C’est dans la célèbre salle de Montreuil dédiée aux expérimentations free-jazz, avant-rock et autres bidouillages sonores qu’Un Automne à Lob-Nor venait pour la première fois donner au public parisien un aperçu de ses nouvelles compositions. Après une première partie torchée et guère originale de Margot (qui a dû s’enfiler le manuel du parfait post-rockeur pour réunir autant de clichés en quelques morceaux), le saltimbanque David Fennech, drolatique conteur d’histoires, détendait opportunément le public en l’invitant dans son univers musical décalé. Jonglant entre toys instruments et guitare en boucles, le soliste nous rapprochait d’un pas léger du pêché mignon du soir : goûter aux joies de la musique panoramique de Lob-Nor.

Bien qu’anxieux, le quatuor a inondé la salle par des atmosphères d’une rare tension, que n’avait pas su créer ici même Labradford. Le set s’est ainsi transformé en une dérive musicale d’une heure, oscillant autour de plusieurs motifs dépouillés, joués avec une lenteur oppressante.
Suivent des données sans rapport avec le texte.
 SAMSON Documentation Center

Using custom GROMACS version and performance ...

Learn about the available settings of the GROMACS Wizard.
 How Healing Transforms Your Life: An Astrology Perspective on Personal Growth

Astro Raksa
Car Lob-Nor est allé bien au-delà des possibilités ouvertes par le premier album, en bouleversant ses perspectives musicales : entièrement construites autour de samples d’une sombre beauté, les nouvelles compositions tournaient en effet le dos à leur précédent album (41°N, 90°E) où l’échantillonnage ne faisait qu’ornementer les partitions de basse/guitares/batterie.
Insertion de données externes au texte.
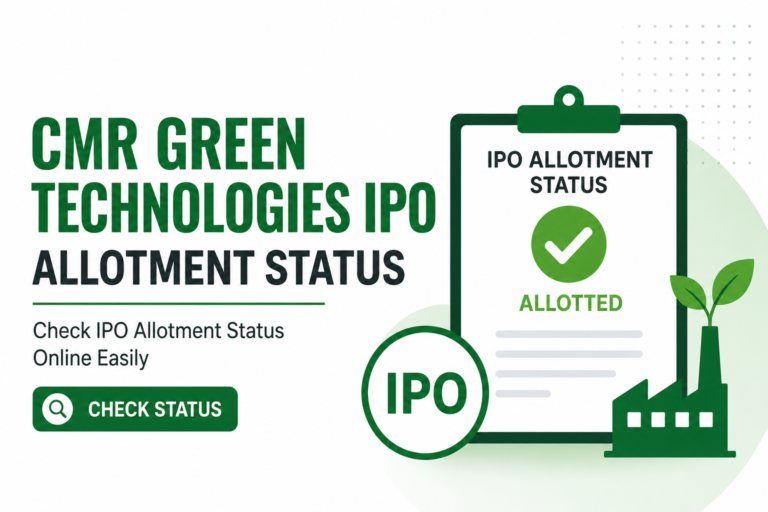 CMR GREEN TECHNOLOGIES IPO ALLOTMENT STATUS

Check IPO Allotment Status Online Easily

CHECK STATUS

IPO ALLOTMENT STATUS

ALLOTTED

IPO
Le groupe donnait à voir et à entendre plus qu’une représentation musicale : une véritable expérience visuelle, la musique servant des images projetées sur un écran. Qui plus est, la formation sur scène est en soi un véritable plaisir des yeux : plongés dans l’obscurité, les musiciens, assis, s’appliquent amoureusement sur leurs instruments. Et lorsqu’au fond de la scène, la silhouette de Sébastien Roux, courbé sur son manche, s’illumine du bleu dense d’un e-bow, c’est de la pure poésie.